Paradise of the Caribbean at North Beach

When my partner Sam and I touched down at Codrington the first enormous raindrops fell and we dashed into the airport terminal, more of a mint green shed, while our luggage was unloaded.

We climbed into a minibus for the short drive across town to the quayside, where Reuben James, owner of our island bolthole North Beach, was waiting in his Boston Whaler boat.

Frigate birds fished for their supper from their enormous colony as we swept into the narrow waters, the mangroves creating a curving, twisting route out to the open sea.

And then suddenly the rain shifted to the west, the sun returned and we were there. White sand stretching as far as the eye could see, a cluster of wooden beach houses peeking out from the palms.

Reuben, who had barely spoken as he raced the rain, went ahead with our bags as we tugged off our shoes and paddled from the jetty, along the beach to our new home. But Reuben, we would soon learn, is a far from silent man. His laugh is as untamed as his land, which he has spent almost 30 years turning into his vision of paradise.

As we walked the beach it seemed our footsteps were the first to mark it and they were instantly washed away as nature reclaimed its own.

Everything is as it is meant to be, as nature intended.

We sat on the balcony and watched as the sun gave its last hurrah, the clouds gone as quickly as they arrived.

A mile or so offshore, where the Atlantic and Caribbean collide, huge waves crashed on to the reef, their 5,000-mile journey coming to a dramatic and noisy end, rampant white horses dissolving into giant plumes of spray over the coral, but inside the reef it is calm. Barbuda, 30 miles to the north of Antigua in the middle of the Leeward Islands, is a rarity in the Caribbean.

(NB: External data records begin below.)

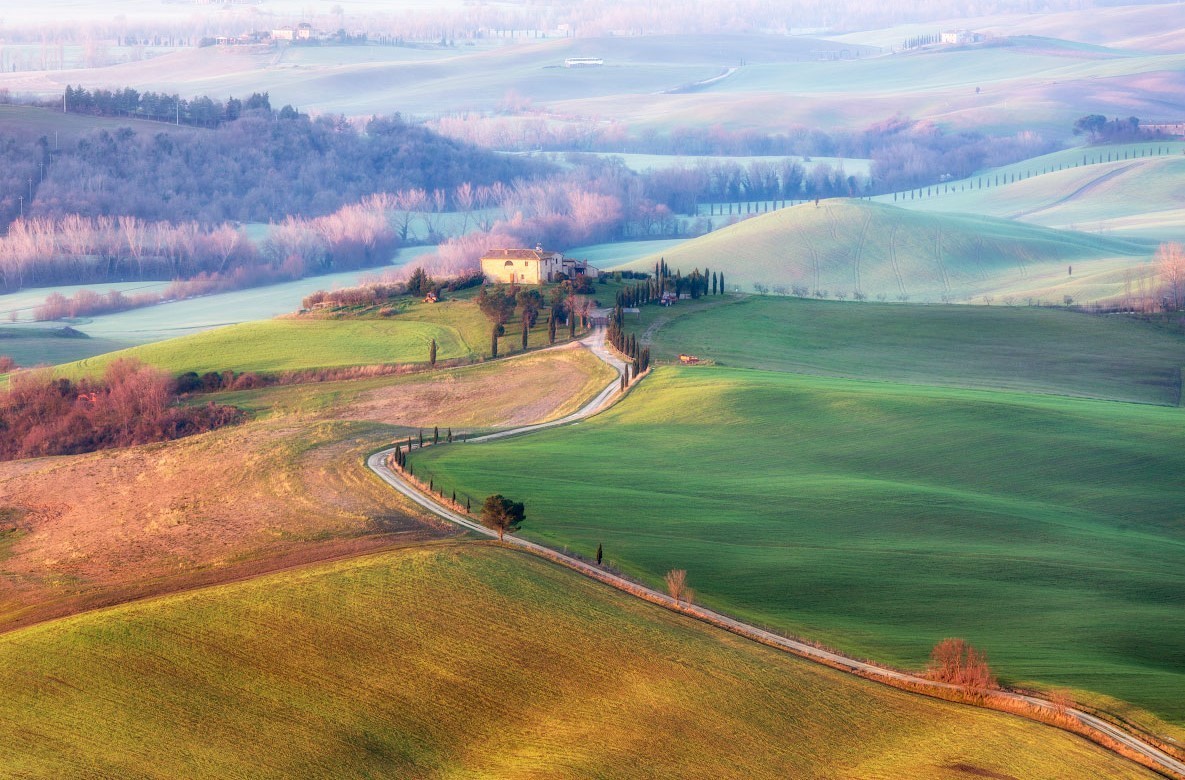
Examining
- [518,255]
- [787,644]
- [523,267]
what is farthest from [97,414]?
[787,644]

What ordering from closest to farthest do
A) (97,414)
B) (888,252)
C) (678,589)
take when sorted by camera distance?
1. (678,589)
2. (97,414)
3. (888,252)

Only those born on the island can own land, so there is little development and all of it low level. Only two, mind-bogglingly expensive resorts are dotted around its coastline after the closure of Princess Diana’s favourite, the K Club.

The property laws gave Reuben, an engineer and former senator, the opportunity to buy the beach where he and his family used to picnic and fish during his childhood.

Over the years, plainly in no rush, he has added to his own house five beachfront cottages, perched on stilts.

Luxury and splendour are not what he has gone for. Instead the whitewashed wooden cottages are simple, airy, furnished comfortably enough and decorated with shells and driftwood from the beach.

Once inside, it immediately feels like it’s yours, until you realise you’re sharing it with the geckos who scamper over the tin roofs and the crabs that hide in the shade beneath.